The coarse-grained clusters invoked in the present framework should not be interpreted as permanent structural aggregates or thermodynamically distinct phases. Rather, they are dynamically emergent entities arising from the separation of relaxation timescales in glass-forming systems. As temperature approaches the glass transition, the dynamics become spatially heterogeneous and correlated over finite length scales. These correlated regions, often associated with cooperatively rearranging regions (CRRs),20 represent domains within which molecular motions are strongly coupled.

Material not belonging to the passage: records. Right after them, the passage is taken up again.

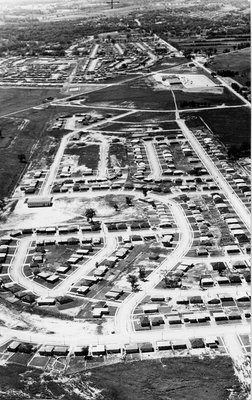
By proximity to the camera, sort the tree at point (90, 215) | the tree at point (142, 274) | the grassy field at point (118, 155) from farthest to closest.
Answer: the grassy field at point (118, 155) < the tree at point (90, 215) < the tree at point (142, 274)

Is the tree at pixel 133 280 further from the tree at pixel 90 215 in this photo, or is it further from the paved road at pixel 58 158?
the paved road at pixel 58 158

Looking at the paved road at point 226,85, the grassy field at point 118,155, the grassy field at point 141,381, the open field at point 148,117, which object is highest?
the grassy field at point 141,381

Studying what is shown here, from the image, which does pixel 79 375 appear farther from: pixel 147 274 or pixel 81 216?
pixel 81 216

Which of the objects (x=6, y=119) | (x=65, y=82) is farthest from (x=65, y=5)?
(x=6, y=119)

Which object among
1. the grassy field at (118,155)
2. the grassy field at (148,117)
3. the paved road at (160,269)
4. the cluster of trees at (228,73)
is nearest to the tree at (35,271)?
the paved road at (160,269)

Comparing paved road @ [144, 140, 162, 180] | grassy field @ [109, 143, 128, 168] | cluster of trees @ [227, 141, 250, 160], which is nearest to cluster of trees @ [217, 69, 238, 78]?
paved road @ [144, 140, 162, 180]

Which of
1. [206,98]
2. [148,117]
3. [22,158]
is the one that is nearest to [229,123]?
[148,117]
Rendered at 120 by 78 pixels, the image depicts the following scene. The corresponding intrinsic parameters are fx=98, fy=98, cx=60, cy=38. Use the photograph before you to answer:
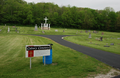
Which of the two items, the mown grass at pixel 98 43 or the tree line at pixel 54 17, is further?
the tree line at pixel 54 17

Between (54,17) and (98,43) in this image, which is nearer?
(98,43)

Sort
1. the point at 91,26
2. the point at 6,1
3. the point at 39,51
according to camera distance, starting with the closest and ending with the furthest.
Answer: the point at 39,51, the point at 6,1, the point at 91,26

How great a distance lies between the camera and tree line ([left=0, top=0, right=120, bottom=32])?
68.2 m

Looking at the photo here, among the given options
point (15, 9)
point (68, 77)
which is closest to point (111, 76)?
point (68, 77)

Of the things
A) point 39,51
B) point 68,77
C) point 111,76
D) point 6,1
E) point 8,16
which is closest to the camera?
point 68,77

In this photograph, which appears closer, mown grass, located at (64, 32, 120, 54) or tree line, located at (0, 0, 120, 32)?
mown grass, located at (64, 32, 120, 54)

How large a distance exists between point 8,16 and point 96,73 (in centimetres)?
7204

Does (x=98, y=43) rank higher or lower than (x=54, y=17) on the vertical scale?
lower

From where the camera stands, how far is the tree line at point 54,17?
2684 inches

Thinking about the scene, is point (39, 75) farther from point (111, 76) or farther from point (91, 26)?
point (91, 26)

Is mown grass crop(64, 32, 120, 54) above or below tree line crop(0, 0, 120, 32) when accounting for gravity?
below

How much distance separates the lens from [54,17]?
255 feet

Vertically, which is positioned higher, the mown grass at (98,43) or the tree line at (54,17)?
the tree line at (54,17)

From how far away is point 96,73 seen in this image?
6.31 meters
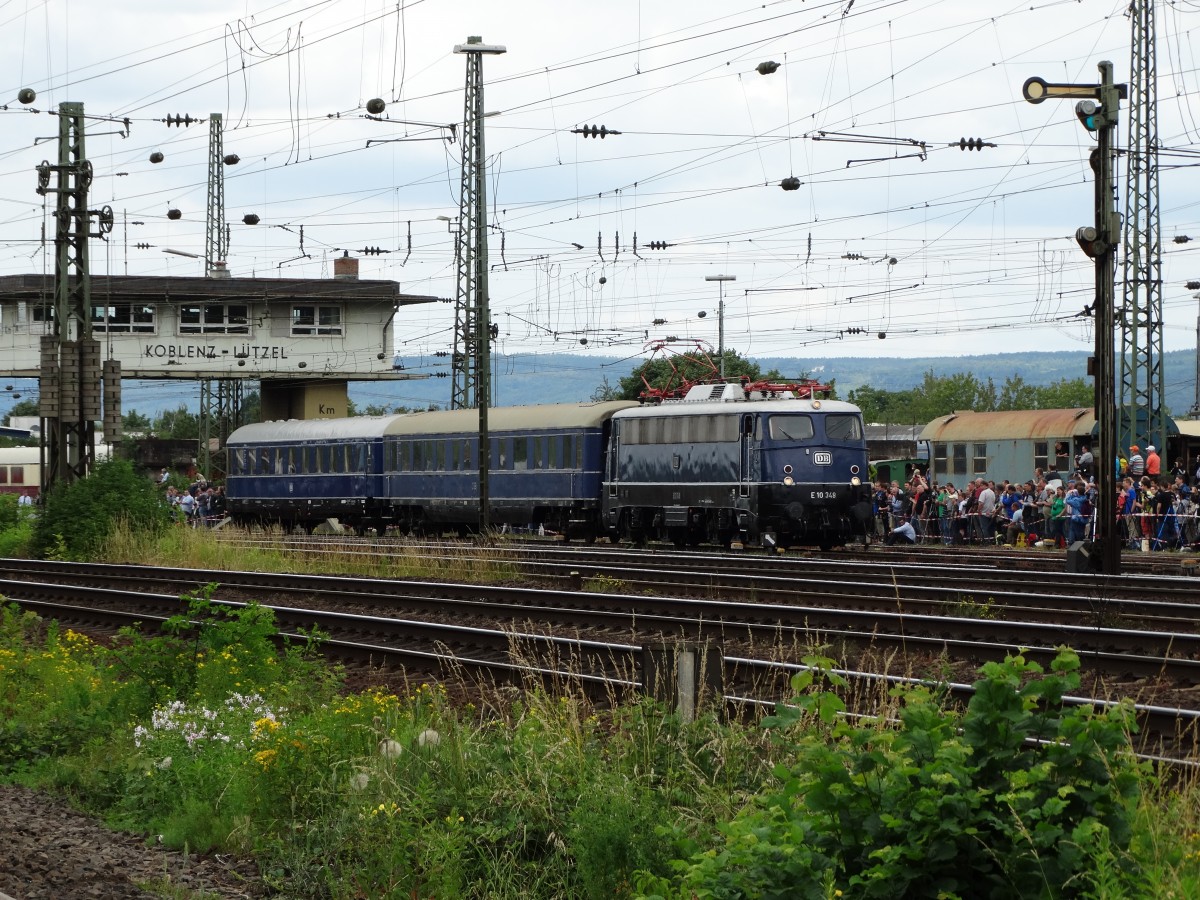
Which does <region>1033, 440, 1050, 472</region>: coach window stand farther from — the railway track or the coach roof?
the railway track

Within the TS2 picture, the α-relaxation corresponds to the collective rearrangement of such domains. However, when the system is observed on timescales much longer than the local β-relaxation but still shorter than the slow Arrhenius process, a new effective dynamical hierarchy emerges. Specifically, for observation times t satisfying

 
τβtτSAP (18)
local motions and intra-domain relaxations have already equilibrated, while inter-domain rearrangements associated with the SAP have not yet occurred. In this intermediate time window, groups of correlated domains behave as effectively rigid units. The “clusters” introduced here are therefore dynamically defined coarse-grained particles: they are rigid not because their internal structure is frozen permanently, but because their internal relaxation is fast compared to the timescale of inter-cluster rearrangement.

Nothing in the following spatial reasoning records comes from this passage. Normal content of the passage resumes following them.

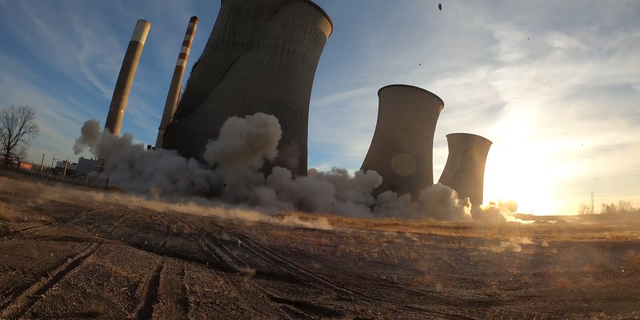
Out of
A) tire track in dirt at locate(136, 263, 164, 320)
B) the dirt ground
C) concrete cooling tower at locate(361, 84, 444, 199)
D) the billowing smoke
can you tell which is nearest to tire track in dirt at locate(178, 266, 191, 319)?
the dirt ground

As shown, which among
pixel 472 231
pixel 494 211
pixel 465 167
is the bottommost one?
pixel 472 231

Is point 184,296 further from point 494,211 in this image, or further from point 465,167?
point 494,211

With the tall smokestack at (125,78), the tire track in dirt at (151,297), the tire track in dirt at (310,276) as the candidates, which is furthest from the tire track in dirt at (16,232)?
the tall smokestack at (125,78)

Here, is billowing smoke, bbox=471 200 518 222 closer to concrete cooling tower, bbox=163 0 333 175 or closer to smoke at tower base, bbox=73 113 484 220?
smoke at tower base, bbox=73 113 484 220

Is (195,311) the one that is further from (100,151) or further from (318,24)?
(100,151)

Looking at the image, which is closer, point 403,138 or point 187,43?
point 403,138

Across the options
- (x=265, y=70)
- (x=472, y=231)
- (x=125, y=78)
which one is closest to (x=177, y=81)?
(x=125, y=78)
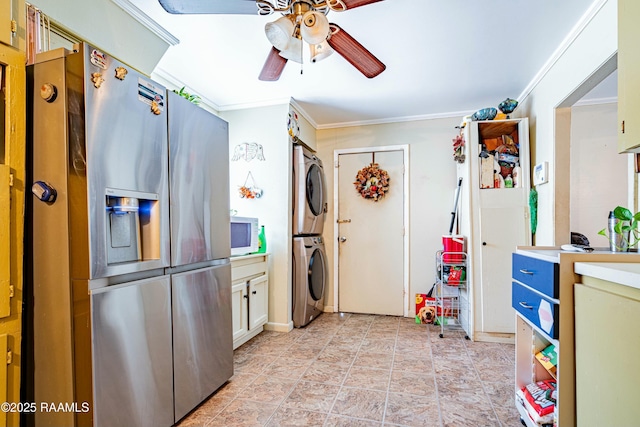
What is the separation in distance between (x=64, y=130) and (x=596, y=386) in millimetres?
2106

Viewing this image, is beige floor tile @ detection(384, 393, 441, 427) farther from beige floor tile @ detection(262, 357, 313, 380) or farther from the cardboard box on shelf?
the cardboard box on shelf

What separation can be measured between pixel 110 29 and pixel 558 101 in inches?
113

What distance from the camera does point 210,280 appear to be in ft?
6.23

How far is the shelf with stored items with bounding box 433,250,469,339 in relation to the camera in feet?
10.3

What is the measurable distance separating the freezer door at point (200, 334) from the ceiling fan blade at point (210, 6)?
4.16 ft

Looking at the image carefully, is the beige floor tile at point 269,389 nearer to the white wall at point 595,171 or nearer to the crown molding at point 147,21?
the crown molding at point 147,21

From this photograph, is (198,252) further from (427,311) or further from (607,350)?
(427,311)

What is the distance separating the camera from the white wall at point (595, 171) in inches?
125

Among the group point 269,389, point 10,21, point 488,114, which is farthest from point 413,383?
point 10,21

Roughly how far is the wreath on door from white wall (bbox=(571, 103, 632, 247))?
74.9 inches

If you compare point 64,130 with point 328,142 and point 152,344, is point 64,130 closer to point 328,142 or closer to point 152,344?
point 152,344

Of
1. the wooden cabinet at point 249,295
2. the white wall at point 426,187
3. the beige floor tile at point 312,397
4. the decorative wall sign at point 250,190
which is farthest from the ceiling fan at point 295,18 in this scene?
the white wall at point 426,187

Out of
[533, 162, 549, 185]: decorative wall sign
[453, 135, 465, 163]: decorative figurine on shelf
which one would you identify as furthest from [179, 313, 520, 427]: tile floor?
[453, 135, 465, 163]: decorative figurine on shelf

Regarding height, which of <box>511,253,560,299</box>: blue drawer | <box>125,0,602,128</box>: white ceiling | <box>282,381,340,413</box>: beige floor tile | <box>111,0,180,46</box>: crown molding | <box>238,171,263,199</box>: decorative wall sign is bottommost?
<box>282,381,340,413</box>: beige floor tile
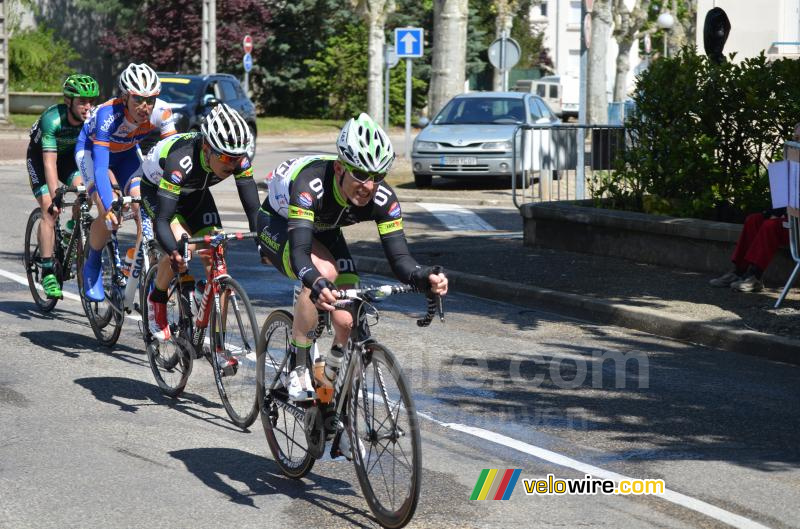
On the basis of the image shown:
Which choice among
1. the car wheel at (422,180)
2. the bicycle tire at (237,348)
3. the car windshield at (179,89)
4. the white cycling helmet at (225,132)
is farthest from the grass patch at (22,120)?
the white cycling helmet at (225,132)

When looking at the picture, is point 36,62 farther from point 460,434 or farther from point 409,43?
point 460,434

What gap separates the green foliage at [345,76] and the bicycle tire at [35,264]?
4069 cm

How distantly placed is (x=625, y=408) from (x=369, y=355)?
8.57ft

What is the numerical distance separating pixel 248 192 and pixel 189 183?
13.6 inches

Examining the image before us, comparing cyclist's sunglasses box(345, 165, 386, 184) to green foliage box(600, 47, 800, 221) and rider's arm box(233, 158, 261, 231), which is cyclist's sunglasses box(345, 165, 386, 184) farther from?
green foliage box(600, 47, 800, 221)

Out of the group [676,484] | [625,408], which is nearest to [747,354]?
[625,408]

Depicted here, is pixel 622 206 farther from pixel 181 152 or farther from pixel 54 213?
pixel 181 152

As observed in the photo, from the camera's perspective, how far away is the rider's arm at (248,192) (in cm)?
748

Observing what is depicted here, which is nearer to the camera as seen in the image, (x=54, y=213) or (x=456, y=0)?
(x=54, y=213)

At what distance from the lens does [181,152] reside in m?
7.33

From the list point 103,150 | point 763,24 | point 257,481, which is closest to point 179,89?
point 763,24

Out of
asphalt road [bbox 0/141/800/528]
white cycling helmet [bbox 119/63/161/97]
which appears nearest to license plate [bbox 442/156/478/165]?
asphalt road [bbox 0/141/800/528]

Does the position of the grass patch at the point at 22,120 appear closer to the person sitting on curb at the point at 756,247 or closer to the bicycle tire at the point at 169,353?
the person sitting on curb at the point at 756,247

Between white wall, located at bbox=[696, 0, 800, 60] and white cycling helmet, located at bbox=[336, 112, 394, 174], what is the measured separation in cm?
2115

This timescale separation naturally leads to hierarchical coarse-graining. At short times, the relevant degrees of freedom are molecular segments; at intermediate times, domains dominate; and at longer times, clusters of domains become the effective relaxing entities. The slow Arrhenius process can then be interpreted as the structural relaxation of this renormalized, coarse-grained fluid. In this sense, the SAP is not an independent relaxation mechanism, but the α-like relaxation of a system whose elementary units have been dynamically redefined by the underlying heterogeneity of the energy landscape.

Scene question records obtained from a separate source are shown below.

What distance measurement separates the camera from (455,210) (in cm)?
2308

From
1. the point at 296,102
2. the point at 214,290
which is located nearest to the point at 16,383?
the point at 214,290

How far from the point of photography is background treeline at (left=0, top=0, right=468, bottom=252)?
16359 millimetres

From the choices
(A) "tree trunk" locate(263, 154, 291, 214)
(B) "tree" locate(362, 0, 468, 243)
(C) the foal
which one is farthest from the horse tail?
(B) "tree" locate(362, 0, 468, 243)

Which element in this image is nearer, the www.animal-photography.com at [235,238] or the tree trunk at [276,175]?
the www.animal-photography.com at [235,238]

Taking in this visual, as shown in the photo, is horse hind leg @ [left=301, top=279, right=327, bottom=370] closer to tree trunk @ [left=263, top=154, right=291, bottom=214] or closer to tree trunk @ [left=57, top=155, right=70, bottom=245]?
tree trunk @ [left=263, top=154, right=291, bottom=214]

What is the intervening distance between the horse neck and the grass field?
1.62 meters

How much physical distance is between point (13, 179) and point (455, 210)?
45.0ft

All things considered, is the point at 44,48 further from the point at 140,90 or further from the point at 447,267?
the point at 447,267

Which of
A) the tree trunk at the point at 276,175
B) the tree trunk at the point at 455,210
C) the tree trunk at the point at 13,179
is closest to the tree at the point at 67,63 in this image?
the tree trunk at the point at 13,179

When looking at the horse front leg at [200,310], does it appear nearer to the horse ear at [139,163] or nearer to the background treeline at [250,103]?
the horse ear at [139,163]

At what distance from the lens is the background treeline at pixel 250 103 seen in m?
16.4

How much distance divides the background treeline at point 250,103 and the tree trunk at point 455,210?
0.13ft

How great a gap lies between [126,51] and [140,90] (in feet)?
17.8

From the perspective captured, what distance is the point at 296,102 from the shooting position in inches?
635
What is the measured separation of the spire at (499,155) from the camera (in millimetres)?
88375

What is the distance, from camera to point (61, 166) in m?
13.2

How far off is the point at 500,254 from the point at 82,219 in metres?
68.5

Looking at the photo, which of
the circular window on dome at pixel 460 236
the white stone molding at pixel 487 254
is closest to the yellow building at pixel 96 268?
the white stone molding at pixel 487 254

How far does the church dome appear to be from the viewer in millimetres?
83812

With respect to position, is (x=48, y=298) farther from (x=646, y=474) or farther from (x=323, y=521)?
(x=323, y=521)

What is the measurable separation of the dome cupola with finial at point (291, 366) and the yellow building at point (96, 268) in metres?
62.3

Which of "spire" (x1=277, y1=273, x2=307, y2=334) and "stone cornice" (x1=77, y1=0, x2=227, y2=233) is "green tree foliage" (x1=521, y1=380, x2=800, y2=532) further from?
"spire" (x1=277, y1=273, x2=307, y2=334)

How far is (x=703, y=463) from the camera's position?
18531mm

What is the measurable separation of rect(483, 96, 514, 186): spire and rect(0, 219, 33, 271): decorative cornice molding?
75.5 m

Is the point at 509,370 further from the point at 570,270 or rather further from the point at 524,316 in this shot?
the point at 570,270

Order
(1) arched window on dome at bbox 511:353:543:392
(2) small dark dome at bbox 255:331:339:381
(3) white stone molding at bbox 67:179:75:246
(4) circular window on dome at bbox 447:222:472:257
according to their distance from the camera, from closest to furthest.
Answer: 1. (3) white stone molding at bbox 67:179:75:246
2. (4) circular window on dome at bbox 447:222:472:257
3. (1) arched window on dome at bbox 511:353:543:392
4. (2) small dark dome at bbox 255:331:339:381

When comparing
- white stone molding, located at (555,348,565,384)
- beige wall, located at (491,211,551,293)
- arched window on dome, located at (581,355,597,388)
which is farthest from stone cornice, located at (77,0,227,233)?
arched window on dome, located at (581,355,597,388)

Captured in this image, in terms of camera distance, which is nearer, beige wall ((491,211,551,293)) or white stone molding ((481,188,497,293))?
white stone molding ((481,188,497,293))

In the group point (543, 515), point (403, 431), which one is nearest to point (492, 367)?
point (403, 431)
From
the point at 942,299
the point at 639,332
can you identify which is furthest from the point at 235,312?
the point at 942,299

The formation of dynamically correlated clusters may be understood as a consequence of collective constraints and connectivity. As temperature decreases, the number of effective strong contacts between domains increases, leading to transiently connected networks of domains whose collective rearrangement requires the cooperative displacement of many units. The activation barrier for such rearrangements scales with the number of effective contacts, which provides a natural explanation for the large Arrhenius activation energies associated with the SAP. Because the effective interaction energy at the coarse-grained level is approximately material-independent within the polymer systems examined, the resulting Arrhenius parameters exhibit Meyer–Neldel compensation behavior.

Importantly, this interpretation implies that the clusters are defined operationally by dynamical criteria rather than by static structural signatures. Their size and lifetime are determined by the competition between intra-domain relaxation and inter-domain rearrangement and therefore depend on temperature and observation timescale. This perspective places the slow Arrhenius process within a broader framework of hierarchical relaxation in disordered materials and supports the view that glassy dynamics emerge from successive levels of dynamical coarse-graining.

4. Conclusions

We analyzed the slow Arrhenius process (SAP) using the framework of the “general” SL-TS2 theory. It is proposed that SAP represents the high-temperature region of the α-process for the “coarse grained” fluid of clusters; the coarse-grained fluid has lower fragility and lower transition temperature relative to the material itself. Based on this analysis, we predict that the “slow Arrhenius process” would show an upward, VFTH-like deviation from the Arrhenius behavior at temperatures below the glass transition temperature. We also proposed the mechanism for the entropy–enthalpy compensation observed for the SAP – but not for the α-process – the independence of the coarse-grained van-der-Waals energy on the material characteristics. Understanding molecular mechanisms of this independence and potential scenarios for its violation will be a subject of future studies.

Conflicts of interest

There are no conflicts to declare.

Data availability

This study was carried out using publicly available data from ref. 3.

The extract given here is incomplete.